This is why I like this site so much. Thank you Moderator for keeping this conversations civil and educational.
I do think their agenda has made the protestors blind to any other possible view of the event though. I do think they are more than a little ignorant with respect to how the Japanese feel about the painting.
SLAM, I completely agree with you. What I was responding to was JR DNR’s comment about the reason for the purpose of this exhibit: bolstering kimono sales. Whether or not this is true, I don’t know. I just wanted to assert that increasing slumping Kimono sales isn’t a good reason for coming up with a fine arts exhibition. But I appreciate the utility of the Kimono in regard to the exhibition and the Japanese mindset, especially after reading Keiko’s and Peas’comments.

◆ RECORD LIST:
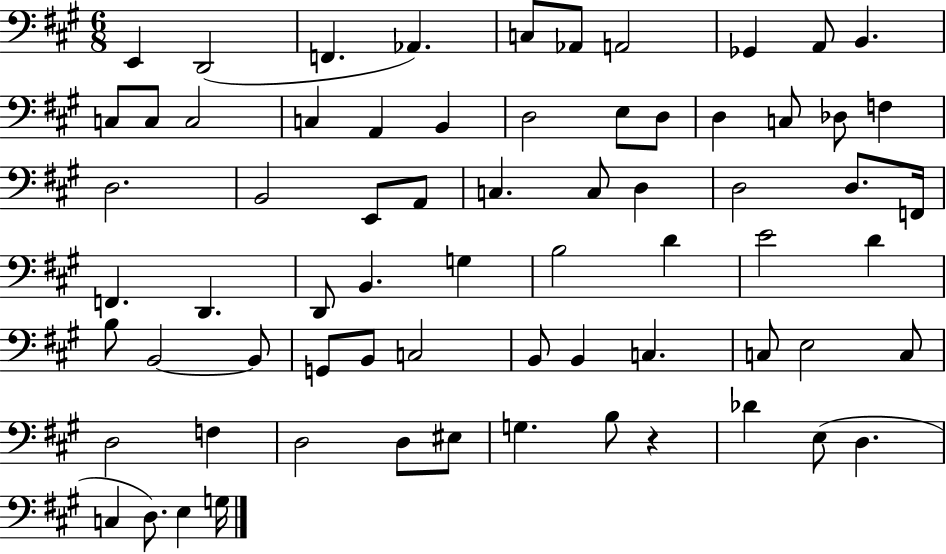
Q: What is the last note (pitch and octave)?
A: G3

...

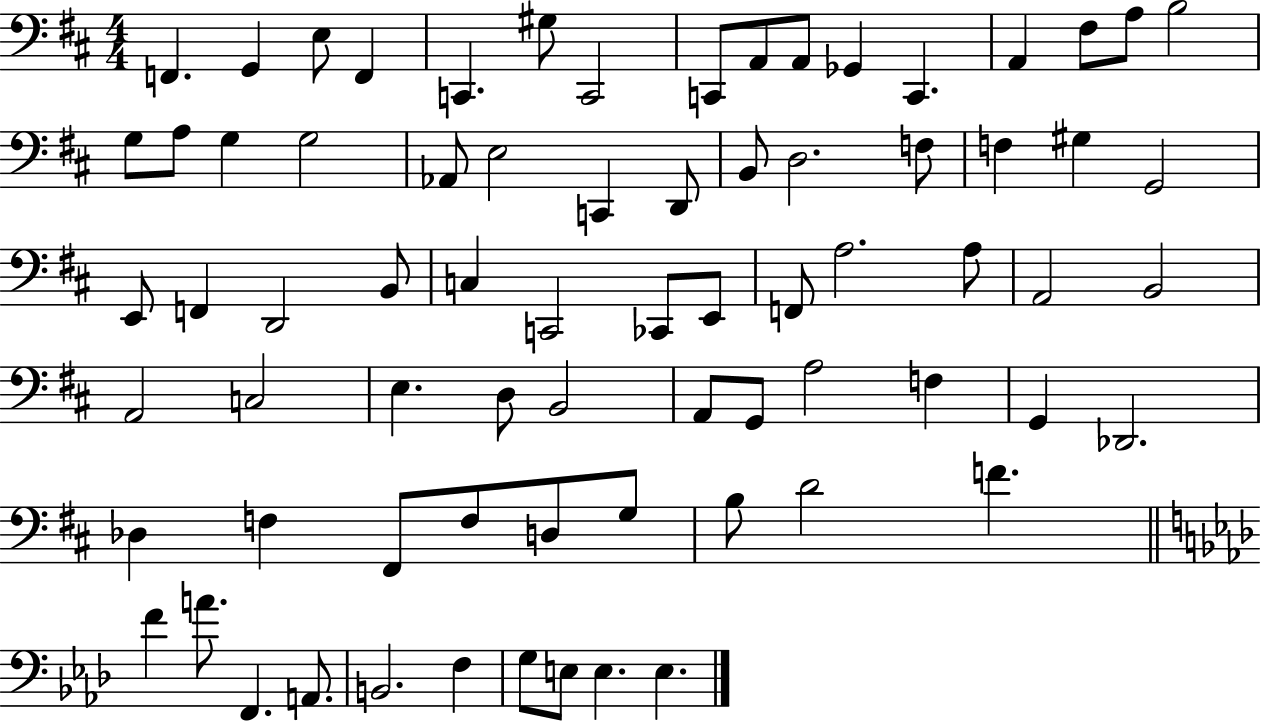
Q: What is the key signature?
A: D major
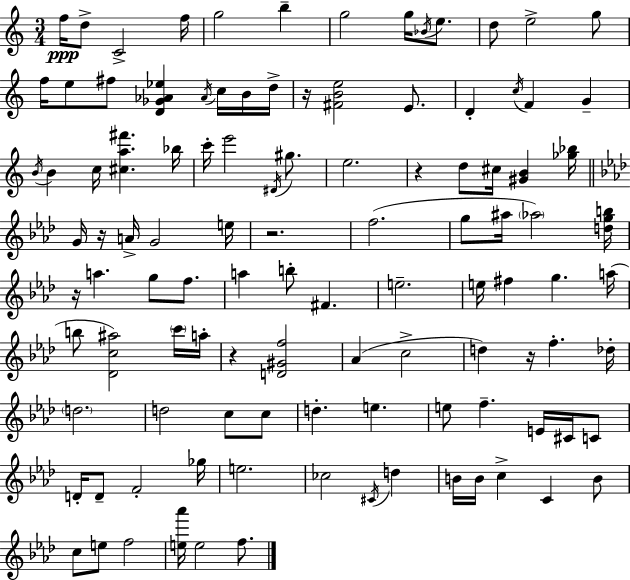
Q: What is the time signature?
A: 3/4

==

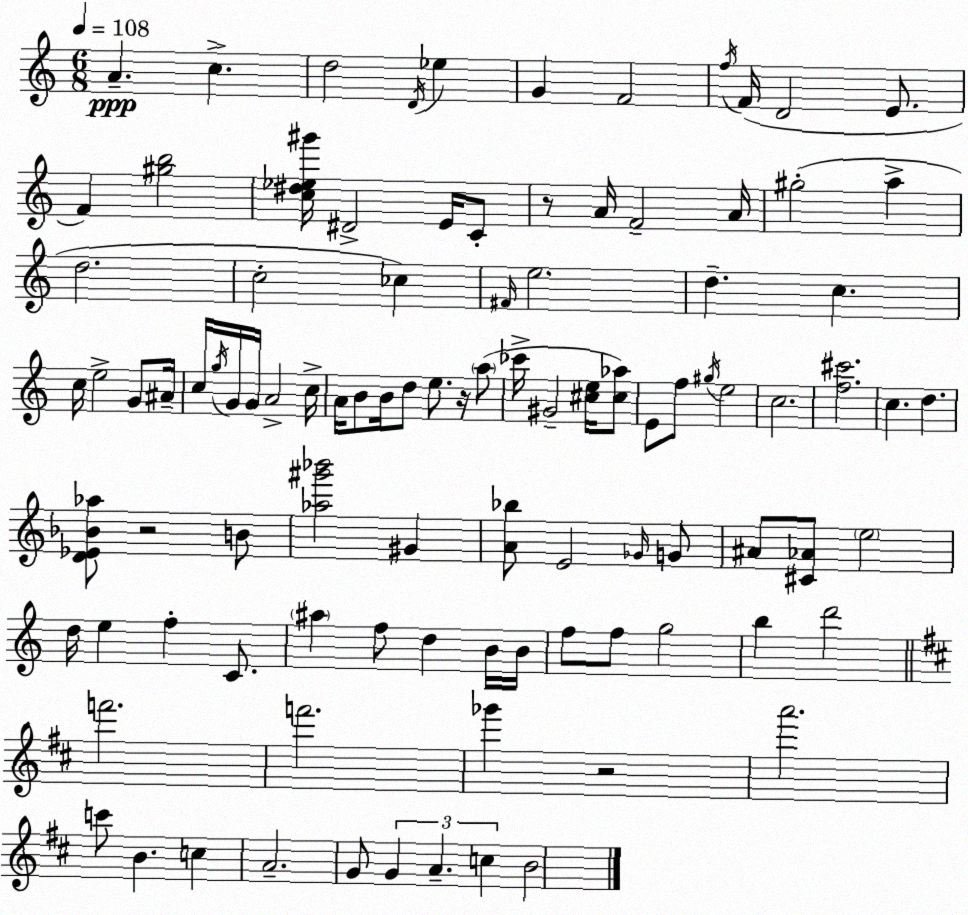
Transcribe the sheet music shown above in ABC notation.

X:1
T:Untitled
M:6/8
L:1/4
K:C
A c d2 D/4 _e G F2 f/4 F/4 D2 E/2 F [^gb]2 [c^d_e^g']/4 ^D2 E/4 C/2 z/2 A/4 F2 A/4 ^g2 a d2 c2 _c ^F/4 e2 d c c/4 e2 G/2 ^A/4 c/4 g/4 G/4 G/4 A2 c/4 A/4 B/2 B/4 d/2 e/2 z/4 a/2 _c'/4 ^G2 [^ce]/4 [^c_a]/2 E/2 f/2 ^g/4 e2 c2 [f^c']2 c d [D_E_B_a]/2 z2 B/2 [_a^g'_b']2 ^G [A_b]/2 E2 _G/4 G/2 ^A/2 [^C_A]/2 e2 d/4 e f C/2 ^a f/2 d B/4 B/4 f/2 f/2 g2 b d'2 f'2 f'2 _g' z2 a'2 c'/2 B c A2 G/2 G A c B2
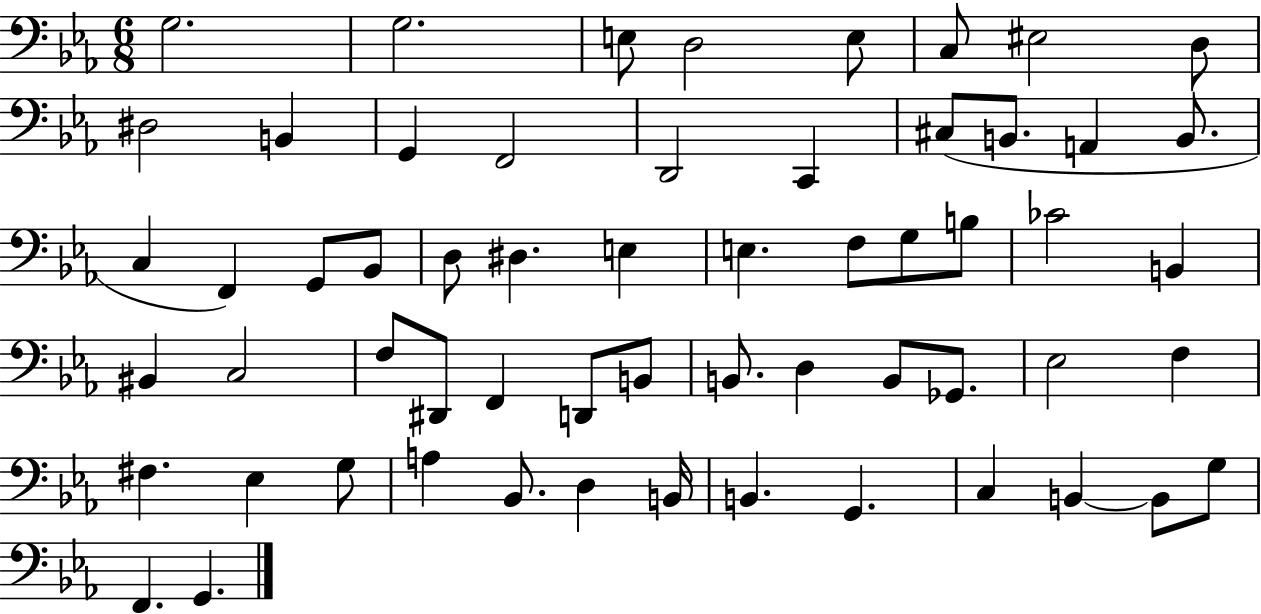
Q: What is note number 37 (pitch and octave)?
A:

◆ DIRECTION:
Continue the comment thread about the kimono exhibition protest, picking up right after its final sentence. The records were taken from a separate source and are not connected to the text.

◆ REPLY TO THE TASK:
I’m astounded that you think that a painstaking handmade recreation of a 140-year-old costume is “mindlessly kitsch”. You must not have ever done any fiber arts. These uchikake likely took hundreds of hours to design and create. It’s a huge deal that the public is allowed to wear them. In Japan you never let just anyone touch or try on your good kimonos. A theatrical uchikake of this quality is something that not even women who rent wedding uchikake get to wear (something this ornate would be extremely expensive to rent so some women may opt for less ornate uchikake). This was a rare opportunity for people in both Japan and the States to experience something unique that they would likely never have access to in their lifetimes.
I find museums a bit on the boring side frankly. The art just sits there and all you can do is look at it and photograph it. Kimono Wednesdays were an interesting way to literally step into history. It is completely natural to want to touch art. I see this all the time when I knit, crochet, and do origami in public. Not everyone learns the same way and for some, making the art tangible would make it a completely different experience.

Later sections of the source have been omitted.